Recast the listing from the line with "In the photo, does" through the end of the listing as a two-column CSV with columns named entry and answer: one row per item, its text and its answer each in a single quoted field, with line breaks replaced by spaces.

★ ★ ★ ★ ★ ★ ★

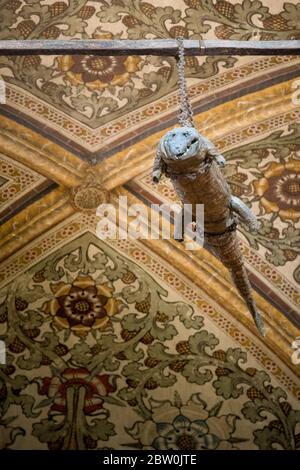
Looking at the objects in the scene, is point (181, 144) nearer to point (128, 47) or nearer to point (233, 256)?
point (128, 47)

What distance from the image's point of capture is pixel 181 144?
5.70m

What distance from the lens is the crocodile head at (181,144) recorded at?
18.7ft

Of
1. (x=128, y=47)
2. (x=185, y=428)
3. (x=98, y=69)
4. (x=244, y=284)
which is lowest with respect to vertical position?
(x=185, y=428)

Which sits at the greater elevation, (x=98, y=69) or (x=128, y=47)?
(x=98, y=69)

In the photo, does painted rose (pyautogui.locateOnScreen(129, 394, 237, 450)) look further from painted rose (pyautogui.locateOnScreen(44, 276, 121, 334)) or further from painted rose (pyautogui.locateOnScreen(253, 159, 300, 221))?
painted rose (pyautogui.locateOnScreen(253, 159, 300, 221))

★ ★ ★ ★ ★ ★ ★

| Task result |
entry,answer
"In the photo, does painted rose (pyautogui.locateOnScreen(129, 394, 237, 450)) look further from painted rose (pyautogui.locateOnScreen(44, 276, 121, 334)) or further from painted rose (pyautogui.locateOnScreen(253, 159, 300, 221))?","painted rose (pyautogui.locateOnScreen(253, 159, 300, 221))"